Department of Computer Science and Technology

Technical reports

Dictionary characteristics in cross-language information retrieval

Donnla Nic Gearailt

February 2005, 158 pages

This technical report is based on a dissertation submitted February 2003 by the author for the degree of Doctor of Philosophy to the University of Cambridge, Gonville and Caius College.

DOI: 10.48456/tr-616


In the absence of resources such a as suitable MT system, translation in Cross-Language Information Retrieval (CLIR) consists primarily of mapping query terms to a semantically equivalent representation in the target language. This can be accomplished by looking up each term in a simple bilingual dictionary. The main problem here is deciding which of the translations provided by the dictionary for each query term should be included in the query translation. We tackled this problem by examining different characteristics of the system dictionary. We found that dictionary properties such as scale (the average number of translations per term), translation repetition (providing the same translation for a term more than once in a dictionary entry, for example, for different senses of a term), and dictionary coverage rate (the percentage of query terms for which the dictionary provides a translation) can have a profound effect on retrieval performance.
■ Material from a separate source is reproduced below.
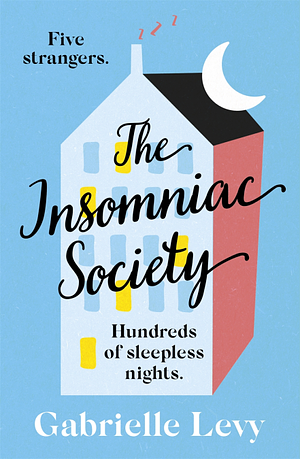 The Insomniac Society by Gabrielle Levy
Dictionary properties were explored in a series of carefully controlled tests, designed to evaluate specific hypotheses. These experiments showed that (a) contrary to expectation, smaller scale dictionaries resulted in better performance than large-scale ones, and (b) when appropriately managed e.g. through strategies to ensure adequate translational coverage, dictionary-based CLIR could perform as well as other CLIR methods discussed in the literature. Our experiments showed that it is possible to implement an effective CLIR system with no resources other than the system dictionary itself, provided this dictionary is chosen with careful examination of its characteristics, removing any dependency on outside resources.